IN THE end the choice was made for them when Tim Rodber's hamstring gave way again. Without Rodber and Dean Richards, England's selectors can no longer exclude Neil Back, chosen yesterday to make his debut against Scotland at Murrayfield on Saturday.
However it was arrived at, the flaxen-haired flanker's selection is creative and attacking: Back to basics, as it were. Now the onus is on Back to prove that sizeism in rugby - the current predilection for gigantic forwards, not least in the back row - is a mistaken philosophy.

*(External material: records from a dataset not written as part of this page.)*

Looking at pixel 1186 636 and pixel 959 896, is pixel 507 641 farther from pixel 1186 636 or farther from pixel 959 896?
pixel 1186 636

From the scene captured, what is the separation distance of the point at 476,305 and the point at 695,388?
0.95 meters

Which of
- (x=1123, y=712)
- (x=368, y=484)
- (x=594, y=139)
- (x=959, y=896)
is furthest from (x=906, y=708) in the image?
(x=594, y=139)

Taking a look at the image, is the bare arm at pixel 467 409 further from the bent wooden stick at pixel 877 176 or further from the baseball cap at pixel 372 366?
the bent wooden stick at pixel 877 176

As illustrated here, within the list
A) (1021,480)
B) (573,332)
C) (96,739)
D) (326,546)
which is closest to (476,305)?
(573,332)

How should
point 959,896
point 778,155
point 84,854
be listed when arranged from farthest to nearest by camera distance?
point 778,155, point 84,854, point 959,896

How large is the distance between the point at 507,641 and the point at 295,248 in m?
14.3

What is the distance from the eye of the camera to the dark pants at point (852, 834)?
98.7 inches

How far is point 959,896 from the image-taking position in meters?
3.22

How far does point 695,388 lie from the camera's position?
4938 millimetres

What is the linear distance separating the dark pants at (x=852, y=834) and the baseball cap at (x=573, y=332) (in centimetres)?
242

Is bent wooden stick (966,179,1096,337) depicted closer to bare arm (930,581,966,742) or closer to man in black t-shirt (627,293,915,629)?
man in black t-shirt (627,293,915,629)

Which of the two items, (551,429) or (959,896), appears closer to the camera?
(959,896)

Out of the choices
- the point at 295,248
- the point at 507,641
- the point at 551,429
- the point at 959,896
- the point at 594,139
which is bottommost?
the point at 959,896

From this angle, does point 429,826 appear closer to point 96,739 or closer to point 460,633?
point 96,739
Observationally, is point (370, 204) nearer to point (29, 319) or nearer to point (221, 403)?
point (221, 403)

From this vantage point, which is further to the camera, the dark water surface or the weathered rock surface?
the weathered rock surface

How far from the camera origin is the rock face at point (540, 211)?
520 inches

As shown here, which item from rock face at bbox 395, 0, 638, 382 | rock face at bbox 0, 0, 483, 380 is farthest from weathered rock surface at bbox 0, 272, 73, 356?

At 5ft 10in, Back has unavoidable limitations as a line-out forward, but the continuity his uncanny positional and support play will give the England back line will more than compensate. Even Geoff Cooke, the England manager, finally appears to have been persuaded. 'Neil has had a long wait,' Cooke said as England trained at Twickenham yesterday. 'He is confident, knows what he's good at, and his continuity skills can help because we're under-achieving outside the scrum.'
Absolutely right, as Leicester, the Midlands, England A and B and even the England captain himself would readily testify. 'Will Carling said I deserved my chance and I think so, too,' Back said. 'I couldn't be in better shape for this international.'
He began the season as Peter Winterbottom's heir-apparent, only to lose out to the big battalions - Rodber, Richards and Clarke - when the team played New Zealand two months ago. After that, not everyone was as sanguine as Back, who said yesterday: 'I never doubted my chance would come.'
His introduction is among three changes from the side who beat the All Blacks. Richards's dislocated elbow and now Rodber's torn hamstring entail a reshaped back row in which Ben Clarke moves from open side to No 8, with the Bath captain, John Hall, thoroughly meriting a return on the blind side more than three years after his 20th cap and 10 years and a day after winning his first, coincidentally at Murrayfield.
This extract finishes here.